Sask. cities can avoid next slump by growing to 500,000

To avoid crashing during the next commodity slump, business leaders urge province to focus on more 'vibrant, appealing' cities.

Report urges governments to focus on urban centres

Doug McNair, the president of McNair Business Development, addresses members of the Greater Saskatoon Chamber of Commerce. (CBC)
Business leaders say compared to a decade ago, most people believe Saskatchewan is doing well.

But the Institute of Certified Management Consultants of Saskatchewan (CMC-SK) has issued a report warning entrepreneurs and governments not to let Saskatchewan rest on its laurels.

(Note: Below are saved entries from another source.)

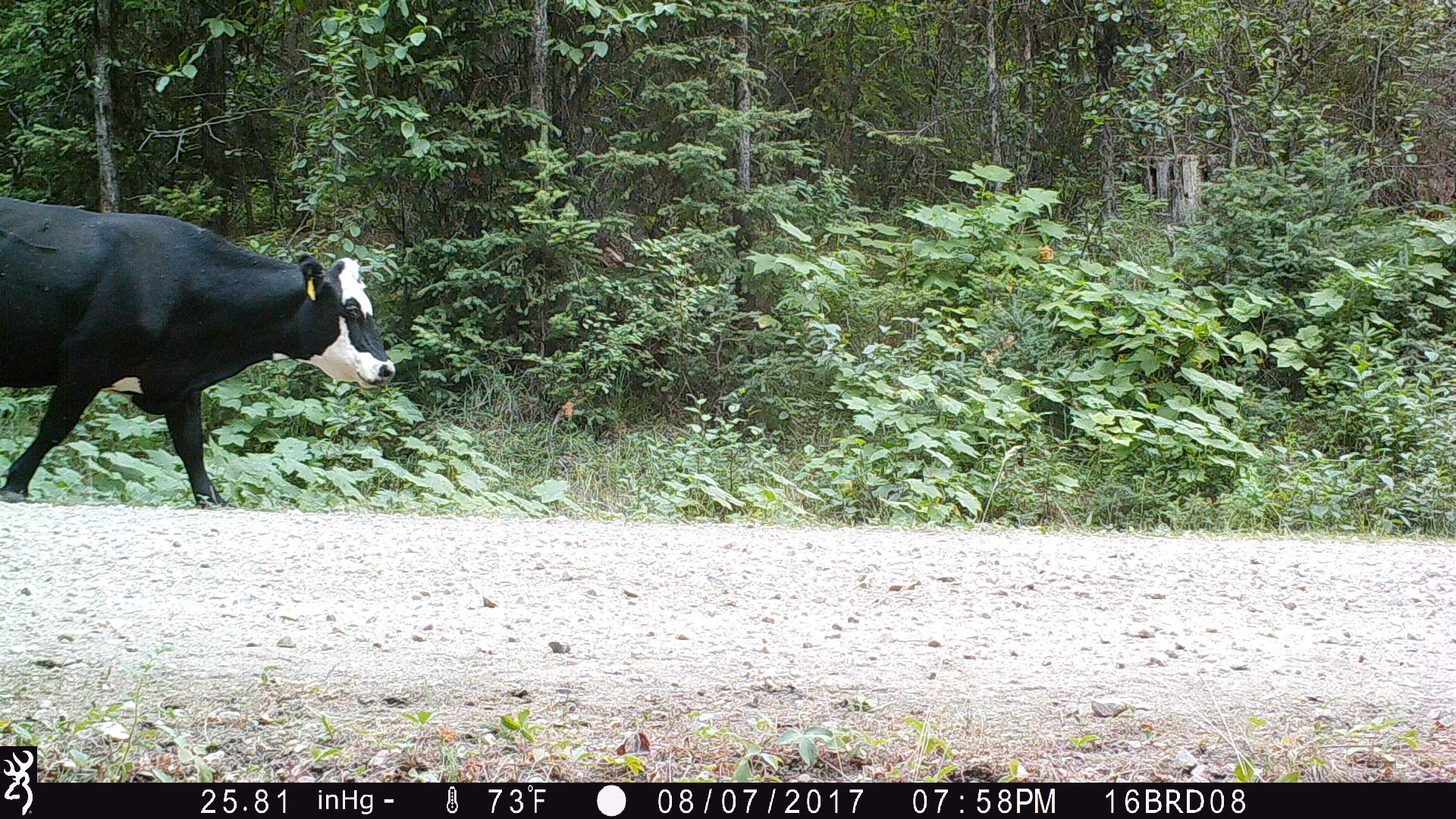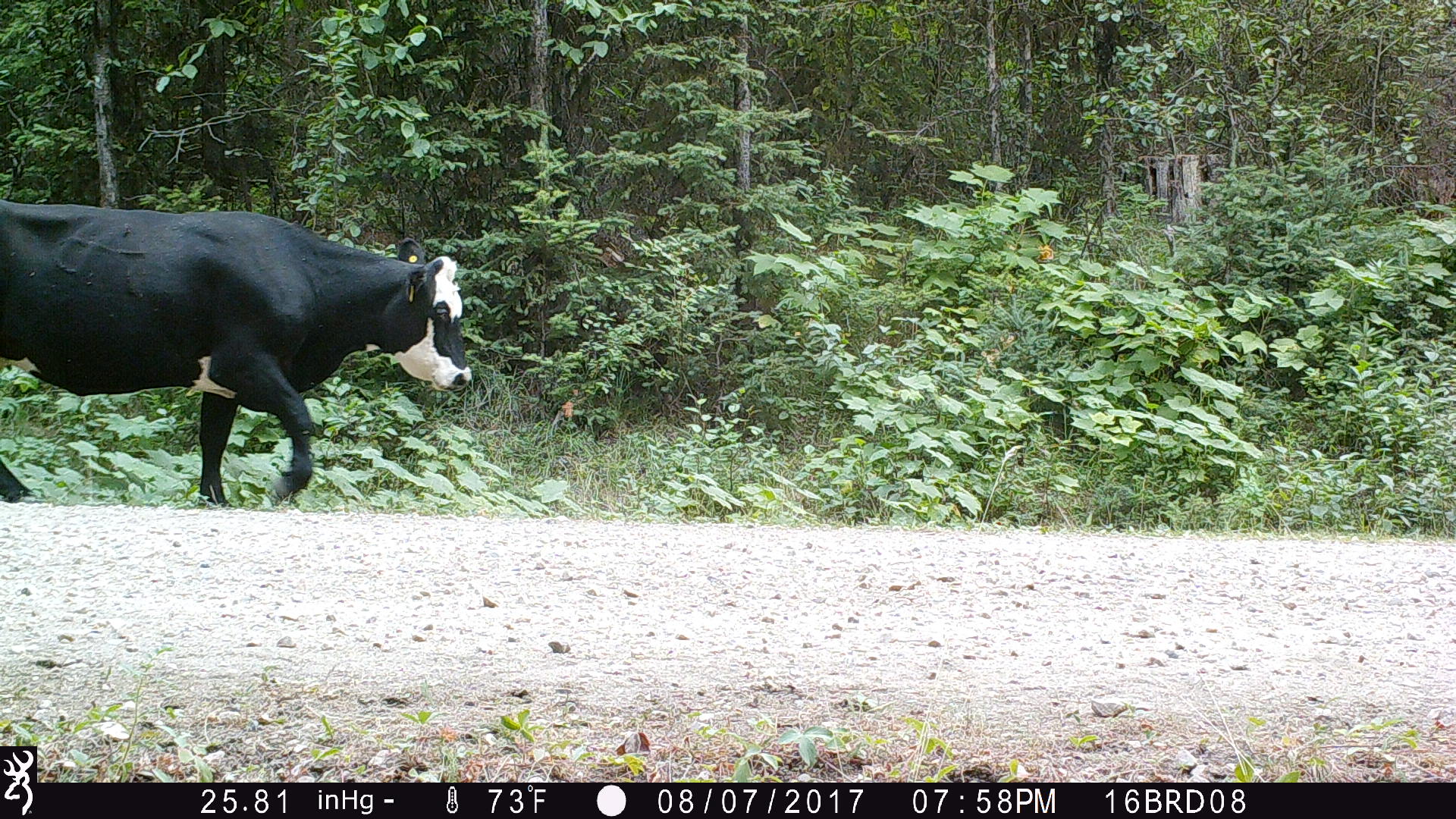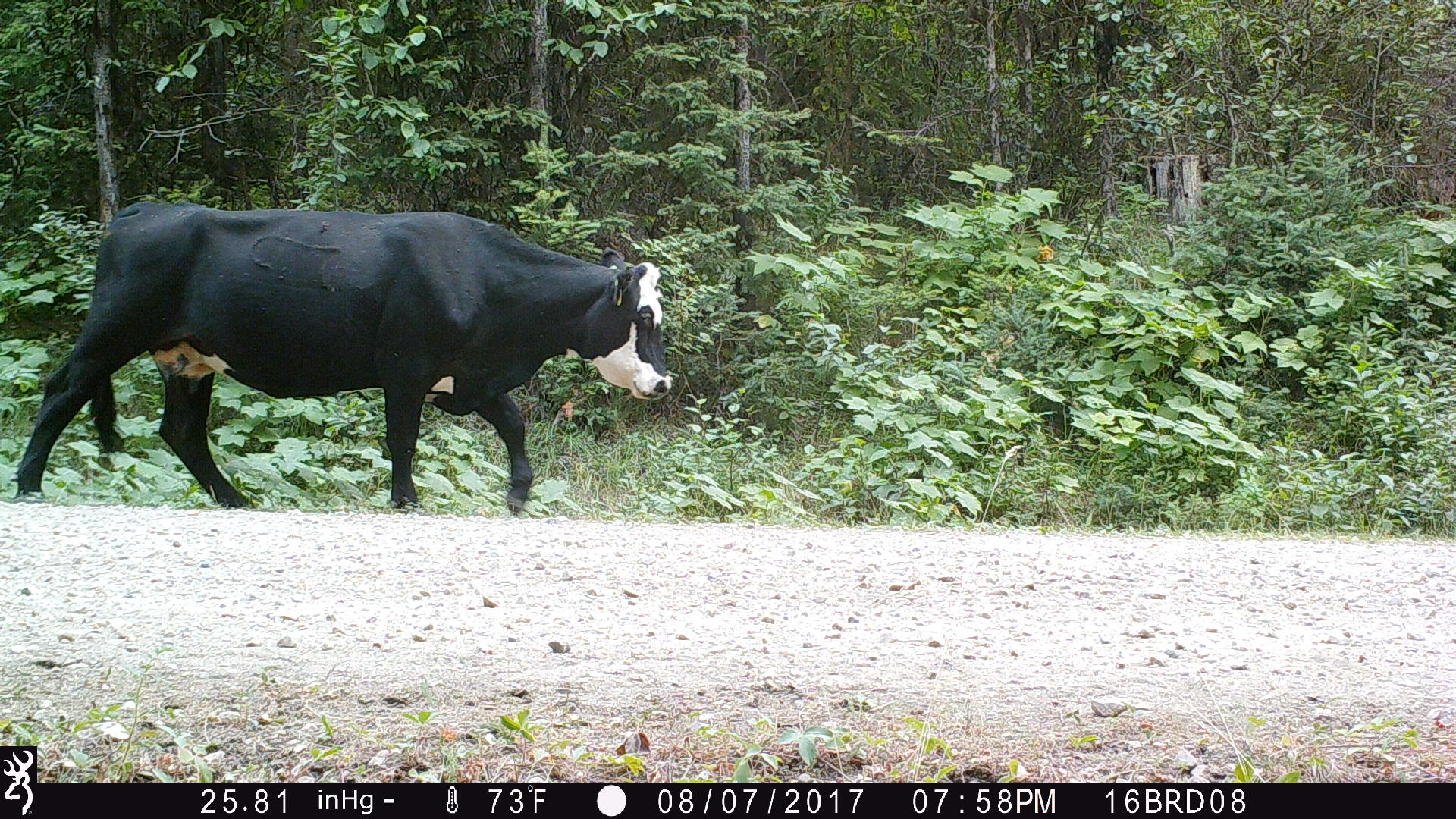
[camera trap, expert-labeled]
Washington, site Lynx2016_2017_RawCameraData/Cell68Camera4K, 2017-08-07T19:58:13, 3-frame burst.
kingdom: Animalia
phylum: Chordata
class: Mammalia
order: Artiodactyla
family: Bovidae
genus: Bos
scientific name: Bos taurus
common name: domestic cattle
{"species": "domestic cattle (Bos taurus)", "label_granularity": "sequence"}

They say a renewed focus on making cities more vibrant and attractive will better shield the province from a crash the next time there is an economic downturn.

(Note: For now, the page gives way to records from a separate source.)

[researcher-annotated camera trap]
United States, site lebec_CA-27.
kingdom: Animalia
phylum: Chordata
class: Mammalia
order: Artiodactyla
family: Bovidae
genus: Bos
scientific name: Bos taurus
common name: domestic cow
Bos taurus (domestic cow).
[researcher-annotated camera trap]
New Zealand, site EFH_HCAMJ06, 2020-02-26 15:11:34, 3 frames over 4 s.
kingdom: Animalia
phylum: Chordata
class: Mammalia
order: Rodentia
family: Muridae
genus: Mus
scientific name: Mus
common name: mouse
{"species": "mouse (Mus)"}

"I don't think this is about pointing fingers," said Doug McNair, a member of CMC-SK. "This is about learning from the past," said McNair.

Commodity booms and busts 

The report noted historically, Saskatchewan's growth has mirrored the pattern of worldwide commodity cycles. McNair noted that as booms go bust, this province tends to shrink and stagnate, with young people seeking opportunity elsewhere.

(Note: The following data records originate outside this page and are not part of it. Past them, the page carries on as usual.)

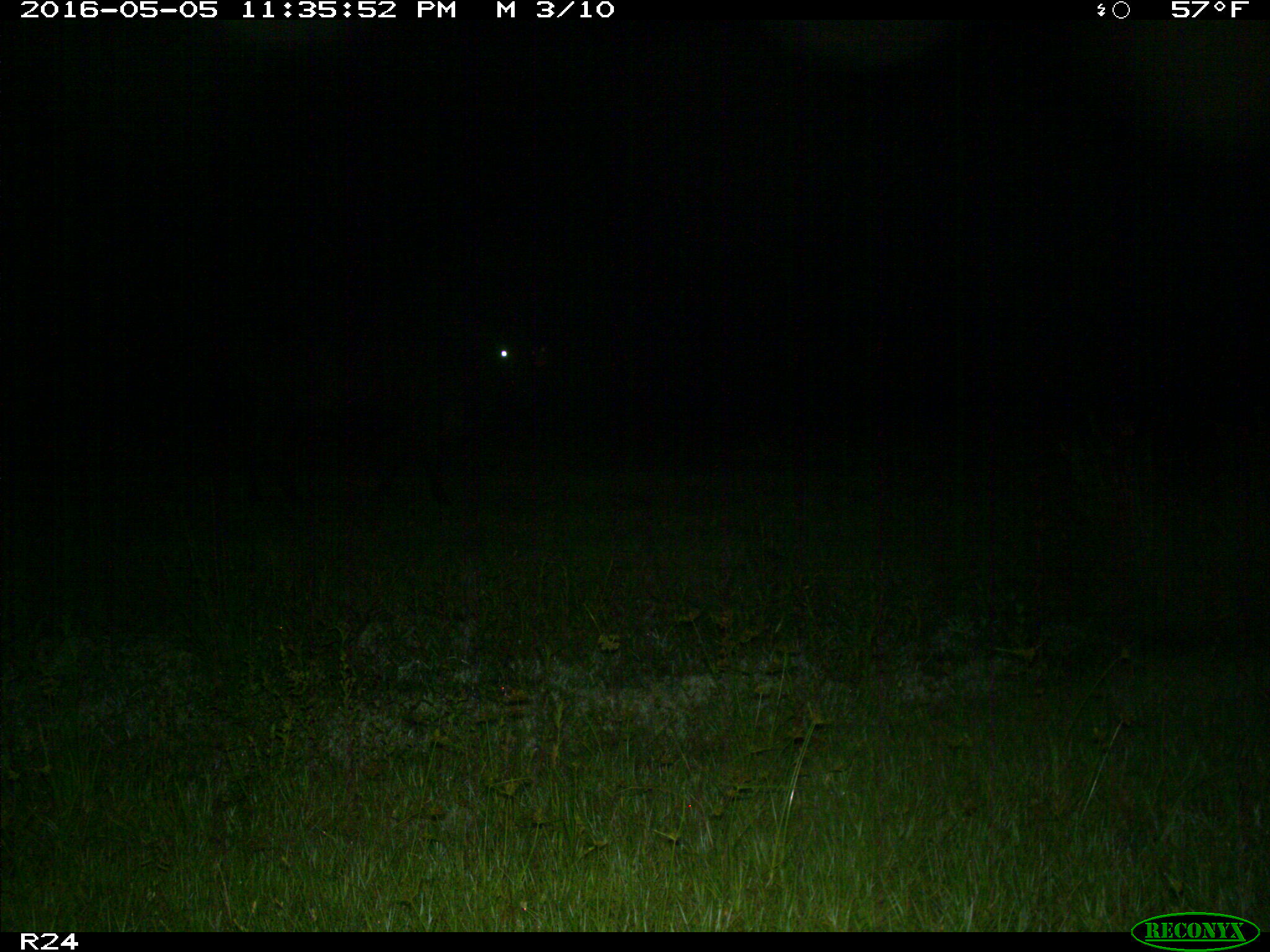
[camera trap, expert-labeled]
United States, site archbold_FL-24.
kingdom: Animalia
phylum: Chordata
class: Mammalia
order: Artiodactyla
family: Bovidae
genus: Bos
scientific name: Bos taurus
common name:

He said over the past five years, Saskatchewan has entered a 'supercycle".

The report was released this week in conjunction with the Johnson-Shoyama Graduate School of Public Policy. It includes a 2013 survey by Praxis Analytics Inc. of 900 people who live in Saskatchewan. Results showed 84.5 per cent of respondents believed the province's economy will perform about the same or even better than today.
Saskatchewan has added 20,000 people per year over the past five years. Most of that growth has been in its urban centres. (CBC)

"There's this real feeling that a lot of opportunity in the province here is going to come from business growth," said McNair.

Bigger urban areas

Since 2010, the report showed 80 per cent of Saskatchewan's immigration growth has taken place in urban areas. In that time, cities and the regions surrounding them were home to almost all provincial employment growth.

It urged governments to work toward cities of 500,000 people or more, to shield the province against outmigration and to sustain growth during economic downturns.

The report encouraged cooperation with rural areas, which currently dominate Saskatchewan's exports, contributing 44 per cent to the province's gross domestic product.

But it emphasized the need to move away from merely shipping raw commodities, to setting up more processing plants and laboratories in urban centres, to draw highly-skilled workers.

"The world has its attention on Saskatchewan," said McNair, "Really our so-called competition isn't so much each other, it's other regions of the country, even other parts of the world."